Rewrite the rows below with "rock" replaced by "boulder" everywhere it occurs, keeping everything else the same. Omit the pictures from your answer.
BEGIN Exercise input
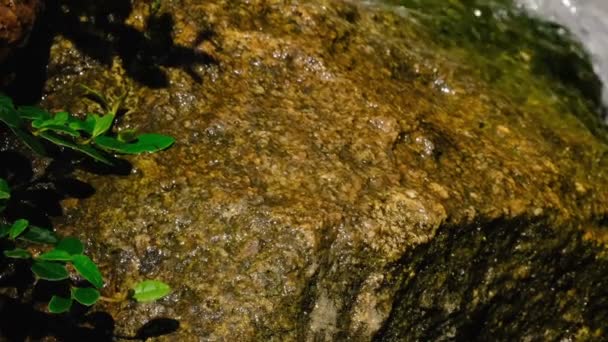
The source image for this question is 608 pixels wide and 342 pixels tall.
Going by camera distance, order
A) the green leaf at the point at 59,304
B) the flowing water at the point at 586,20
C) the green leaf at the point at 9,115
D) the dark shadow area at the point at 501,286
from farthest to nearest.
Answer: the flowing water at the point at 586,20, the dark shadow area at the point at 501,286, the green leaf at the point at 9,115, the green leaf at the point at 59,304

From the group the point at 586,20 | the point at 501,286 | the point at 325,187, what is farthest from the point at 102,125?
the point at 586,20

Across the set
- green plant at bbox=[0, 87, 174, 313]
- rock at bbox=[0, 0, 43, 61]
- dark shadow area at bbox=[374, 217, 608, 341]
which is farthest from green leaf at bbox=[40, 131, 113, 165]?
END Exercise input
Solved exercise -
The source image for this question is 608 pixels wide and 342 pixels tall.
Going by camera distance, order
A) the green leaf at the point at 59,304
B) the flowing water at the point at 586,20
C) the green leaf at the point at 9,115
D) the dark shadow area at the point at 501,286
from farthest to nearest.
Answer: the flowing water at the point at 586,20, the dark shadow area at the point at 501,286, the green leaf at the point at 9,115, the green leaf at the point at 59,304

From the group the point at 586,20 | the point at 501,286 | the point at 325,187, what is farthest from the point at 102,125?
the point at 586,20

Across the set
- green plant at bbox=[0, 87, 174, 313]
- boulder at bbox=[0, 0, 43, 61]
- dark shadow area at bbox=[374, 217, 608, 341]
which is farthest from green leaf at bbox=[40, 131, 113, 165]?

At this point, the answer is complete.